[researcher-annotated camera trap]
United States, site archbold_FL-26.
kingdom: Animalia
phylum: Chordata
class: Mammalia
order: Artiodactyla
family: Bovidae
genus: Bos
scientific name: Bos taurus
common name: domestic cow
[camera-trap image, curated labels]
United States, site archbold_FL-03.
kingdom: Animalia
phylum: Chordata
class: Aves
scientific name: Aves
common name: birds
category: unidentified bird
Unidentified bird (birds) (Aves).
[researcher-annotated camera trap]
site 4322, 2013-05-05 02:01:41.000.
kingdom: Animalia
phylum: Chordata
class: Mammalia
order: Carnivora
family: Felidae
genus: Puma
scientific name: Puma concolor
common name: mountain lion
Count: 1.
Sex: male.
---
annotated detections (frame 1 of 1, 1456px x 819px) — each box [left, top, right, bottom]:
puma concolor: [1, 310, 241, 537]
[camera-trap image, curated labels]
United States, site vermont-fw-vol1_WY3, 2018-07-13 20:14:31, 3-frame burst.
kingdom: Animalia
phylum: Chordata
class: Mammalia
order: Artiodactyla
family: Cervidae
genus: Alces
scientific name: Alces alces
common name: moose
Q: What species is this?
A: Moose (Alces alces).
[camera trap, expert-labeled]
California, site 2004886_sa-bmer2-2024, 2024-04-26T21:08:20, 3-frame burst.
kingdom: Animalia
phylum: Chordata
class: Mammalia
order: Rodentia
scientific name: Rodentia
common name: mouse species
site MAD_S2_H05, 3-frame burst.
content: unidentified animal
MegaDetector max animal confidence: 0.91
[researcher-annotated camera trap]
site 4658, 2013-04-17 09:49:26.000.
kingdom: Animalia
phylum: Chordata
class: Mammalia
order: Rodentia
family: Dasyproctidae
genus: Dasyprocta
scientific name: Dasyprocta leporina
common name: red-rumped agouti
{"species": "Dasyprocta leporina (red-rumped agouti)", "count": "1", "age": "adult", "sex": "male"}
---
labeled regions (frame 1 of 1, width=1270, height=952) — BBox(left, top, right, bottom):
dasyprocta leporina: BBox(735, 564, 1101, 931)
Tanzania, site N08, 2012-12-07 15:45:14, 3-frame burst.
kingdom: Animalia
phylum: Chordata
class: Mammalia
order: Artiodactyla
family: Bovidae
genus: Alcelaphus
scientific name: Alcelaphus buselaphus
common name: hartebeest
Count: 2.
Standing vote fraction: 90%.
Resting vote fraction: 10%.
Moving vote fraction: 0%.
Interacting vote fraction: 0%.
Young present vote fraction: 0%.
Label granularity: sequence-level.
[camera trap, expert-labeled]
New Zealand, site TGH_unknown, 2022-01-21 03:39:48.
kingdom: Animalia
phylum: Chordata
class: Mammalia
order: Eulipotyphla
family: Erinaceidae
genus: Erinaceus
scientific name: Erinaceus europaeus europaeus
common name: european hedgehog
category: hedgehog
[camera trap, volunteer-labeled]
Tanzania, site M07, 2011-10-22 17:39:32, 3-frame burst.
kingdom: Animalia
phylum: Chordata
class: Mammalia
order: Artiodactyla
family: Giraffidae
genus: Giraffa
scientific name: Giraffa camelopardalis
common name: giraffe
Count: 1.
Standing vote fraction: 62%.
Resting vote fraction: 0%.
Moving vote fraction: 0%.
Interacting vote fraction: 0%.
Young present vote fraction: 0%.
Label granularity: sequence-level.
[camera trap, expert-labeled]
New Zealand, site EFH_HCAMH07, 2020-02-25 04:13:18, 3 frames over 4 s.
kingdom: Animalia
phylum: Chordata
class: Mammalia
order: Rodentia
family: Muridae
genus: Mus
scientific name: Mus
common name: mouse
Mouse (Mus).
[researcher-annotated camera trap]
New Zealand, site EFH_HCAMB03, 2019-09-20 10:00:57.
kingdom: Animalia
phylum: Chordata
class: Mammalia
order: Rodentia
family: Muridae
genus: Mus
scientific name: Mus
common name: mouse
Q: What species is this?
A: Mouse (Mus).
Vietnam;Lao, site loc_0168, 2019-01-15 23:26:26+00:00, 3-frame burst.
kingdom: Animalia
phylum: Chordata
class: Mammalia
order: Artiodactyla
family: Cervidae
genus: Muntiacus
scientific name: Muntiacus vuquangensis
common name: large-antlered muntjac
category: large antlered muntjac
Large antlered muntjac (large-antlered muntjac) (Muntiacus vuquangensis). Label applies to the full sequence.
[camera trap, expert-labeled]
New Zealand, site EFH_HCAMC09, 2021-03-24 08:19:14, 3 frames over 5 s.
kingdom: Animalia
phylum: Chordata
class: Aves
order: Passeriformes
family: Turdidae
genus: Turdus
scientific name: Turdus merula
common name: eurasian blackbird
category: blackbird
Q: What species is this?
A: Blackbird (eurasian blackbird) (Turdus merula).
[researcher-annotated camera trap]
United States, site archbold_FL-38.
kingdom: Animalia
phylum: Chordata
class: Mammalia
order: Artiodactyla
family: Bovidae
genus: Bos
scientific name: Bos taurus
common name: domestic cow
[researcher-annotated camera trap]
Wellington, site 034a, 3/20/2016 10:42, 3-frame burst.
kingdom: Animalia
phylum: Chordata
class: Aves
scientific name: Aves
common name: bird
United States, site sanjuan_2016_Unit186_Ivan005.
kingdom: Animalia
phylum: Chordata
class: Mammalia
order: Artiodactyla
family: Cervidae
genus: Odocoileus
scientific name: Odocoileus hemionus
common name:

* * * * *

- [What this task involves]: The lines holding the word "fraction" are the answer. Pull them out of the records and copy them.

- [Response to the task]:
Standing vote fraction: 90%.
Resting vote fraction: 10%.
Moving vote fraction: 0%.
Interacting vote fraction: 0%.
Young present vote fraction: 0%.
Standing vote fraction: 62%.
Resting vote fraction: 0%.
Moving vote fraction: 0%.
Interacting vote fraction: 0%.
Young present vote fraction: 0%.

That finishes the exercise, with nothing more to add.